Stored data:
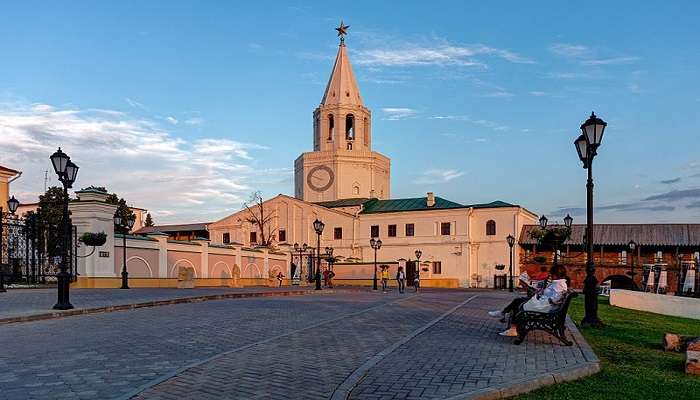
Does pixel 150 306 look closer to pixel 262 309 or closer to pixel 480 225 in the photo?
pixel 262 309

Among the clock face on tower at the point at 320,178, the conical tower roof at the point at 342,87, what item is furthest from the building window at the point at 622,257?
the conical tower roof at the point at 342,87

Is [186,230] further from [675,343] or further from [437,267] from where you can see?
[675,343]

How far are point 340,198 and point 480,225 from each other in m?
17.8

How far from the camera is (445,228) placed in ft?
217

REQUIRED WORK:
Please convert the stored data lines above into a JSON list of strings, with one string per line, no blank lines, and no pictures.

ANSWER TO THIS EXERCISE:
[
  "Does pixel 150 306 look closer to pixel 262 309 or closer to pixel 480 225 in the photo?",
  "pixel 262 309",
  "Among the clock face on tower at the point at 320,178, the conical tower roof at the point at 342,87, what item is furthest from the building window at the point at 622,257?",
  "the conical tower roof at the point at 342,87",
  "Is [186,230] further from [675,343] or further from [437,267] from where you can see?",
  "[675,343]",
  "How far are point 340,198 and point 480,225 from each other in m?",
  "17.8",
  "How far from the camera is (445,228) placed in ft?",
  "217"
]